Please write the following entries out once more, exactly.

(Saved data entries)
▶

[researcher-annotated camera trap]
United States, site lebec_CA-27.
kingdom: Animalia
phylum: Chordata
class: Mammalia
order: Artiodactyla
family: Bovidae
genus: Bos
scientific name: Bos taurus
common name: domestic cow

◀

*SOLUTION TO THIS PROBLEM*:
[researcher-annotated camera trap]
United States, site lebec_CA-27.
kingdom: Animalia
phylum: Chordata
class: Mammalia
order: Artiodactyla
family: Bovidae
genus: Bos
scientific name: Bos taurus
common name: domestic cow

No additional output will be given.